I have heard that convenience is the new quality when building insurance products and delivering healthcare services. I remember thinking about that statement when I first heard Aetna CEO Mark Bertolini talk about his vision around this very notion in 2011. I heard this idea again when sitting next to the CEO of a very prominent Indian technology organization as he was beginning his long journey from Seattle back home from a Microsoft customer conference last year. I have even brought forth this idea in a few sessions where I was speaking to a broader audience.

On the surface, stating that convenience is one of  (if not) the most important screens that health insurance and healthcare companies should be thinking through as they are building their strategies for the post-ACA world sounds fine. But, should it really be the most important area of focus? We don’t think so. We actually think just being relatively easy to work with is a table stake–not a defining strategy.

Like all modern strategies, this is a tenet that is important but useless if not fully integrated with what your organization is really trying to accomplish. Being considered a convenient company to work with is an outcome derived from a lot of multi-functional work completed before the moment when a consumer comes to this conclusion. And, if your product or solution stinks in the eyes of your target consumers, or if you are targeting the wrong consumers all together, then it doesn’t really matter how convenient your solutions are. McDonalds is learning this lesson from Chipotle with millennial consumers in the fast food segment (which is an industry that has long been a staple for convenience at the expense of quality). Chipotle doesn’t even always win with quality, but they win because they forge a connection (despite their worts) with consumers in ways that the legacy fast food players struggle with. 

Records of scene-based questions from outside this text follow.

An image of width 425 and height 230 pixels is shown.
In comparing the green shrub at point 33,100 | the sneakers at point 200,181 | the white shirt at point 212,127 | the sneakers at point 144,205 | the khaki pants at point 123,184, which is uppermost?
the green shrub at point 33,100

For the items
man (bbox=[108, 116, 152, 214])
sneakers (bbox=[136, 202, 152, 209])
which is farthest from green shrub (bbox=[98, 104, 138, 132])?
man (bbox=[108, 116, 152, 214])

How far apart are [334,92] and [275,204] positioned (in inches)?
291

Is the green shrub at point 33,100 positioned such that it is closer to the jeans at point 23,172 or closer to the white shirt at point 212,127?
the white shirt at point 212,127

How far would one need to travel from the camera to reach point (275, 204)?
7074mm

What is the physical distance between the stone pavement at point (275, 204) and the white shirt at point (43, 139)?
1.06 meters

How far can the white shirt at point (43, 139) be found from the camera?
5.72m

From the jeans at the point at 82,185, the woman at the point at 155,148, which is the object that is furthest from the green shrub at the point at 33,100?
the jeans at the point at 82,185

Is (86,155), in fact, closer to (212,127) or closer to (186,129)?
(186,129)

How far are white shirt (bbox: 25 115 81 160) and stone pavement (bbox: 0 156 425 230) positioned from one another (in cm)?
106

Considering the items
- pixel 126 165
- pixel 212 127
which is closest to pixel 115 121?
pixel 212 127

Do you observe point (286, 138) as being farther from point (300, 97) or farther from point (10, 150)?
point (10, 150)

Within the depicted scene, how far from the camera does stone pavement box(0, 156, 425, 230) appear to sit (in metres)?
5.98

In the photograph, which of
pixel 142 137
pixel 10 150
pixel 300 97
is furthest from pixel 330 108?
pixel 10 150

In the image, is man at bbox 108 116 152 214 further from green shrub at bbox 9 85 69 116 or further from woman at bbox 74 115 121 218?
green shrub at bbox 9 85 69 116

What is more true than ever is that the consumer is omnipotent in the purchasing process. They are vocal in the buying and servicing process, especially when something doesn’t go to “their” plan. Most importantly, learning about how to build strategy and align the organization around these realities (goodbye B-to-B, health insurers will miss you) is tough sledding. We feel the lack of alignment during this pivot will only exacerbate the issues for insurers, which is not great news because health insurers already consistently rank near the very bottom with players like TV service providers in consumer surveys put together by firms like the Temkin Group.

There are opportunities to turn the tide. One is to partner with retailers to build a more personalized set of benefits in the years ahead. Retailers already live in this competitive consumer world, and they can bring insights on consumer behavior that will help insurers and healthcare providers alike. Hospitals and some clinics are also already innovating in this area. Health insurers have an enormous amount of data that can be leveraged working with the insights provided by retail partners to chip away at the obstacles currently in the product design, shopping and consumer engagement experiences.

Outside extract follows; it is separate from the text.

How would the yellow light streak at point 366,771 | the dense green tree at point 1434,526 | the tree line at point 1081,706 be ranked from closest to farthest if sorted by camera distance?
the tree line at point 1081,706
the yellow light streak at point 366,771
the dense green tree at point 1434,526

The other is to realize the benefit of these new shopping and enrollment technologies that can help insurers re-write the types of products that can be offered and when to consumers to meet their specific lifestyle needs. The reality for medical service providers is that these technologies may put pressure on them as they attempt to turn them into products that consumers can better digest. Understanding network access is a complex issue with consumers today, and all medical services are not created (or priced) equally. These technologies, if leveraged correctly, can help turn the tide here. We have been researching a lot of ideas on this topic lately, with some surprising findings being validated by our team.

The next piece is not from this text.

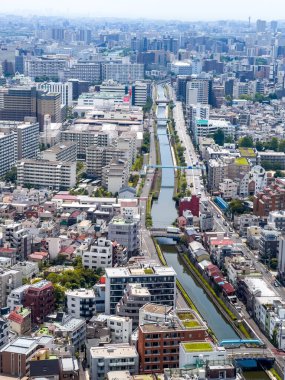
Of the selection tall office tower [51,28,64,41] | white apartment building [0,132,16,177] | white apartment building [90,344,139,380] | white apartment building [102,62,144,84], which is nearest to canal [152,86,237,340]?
white apartment building [90,344,139,380]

We don’t see these technology platforms helping healthcare organizations win the “we’re more convenient” category (again, a table stake), but they can help with specific merchandizing and engagement opportunities going forward. Convenience matters, but not on its own as a strategy. These platforms are not the reason for transformation, but they do make transformation more convenient because of the newfound power and obligation put in the hands of consumers. At the end of the day, what matters more is the strategy surrounding the emergence of these platforms (stemming from market targeting, product strategy, channel strategy, service strategy, engagement approach, etc.).

There are opportunities in front of the players in healthcare. To seize them, it requires a good understanding of who you want to be and then strong alignment to get there. Being convenient is important in the eyes of consumers, but that should be an outcome of a coherent and totally aligned strategy focused on your target consumer.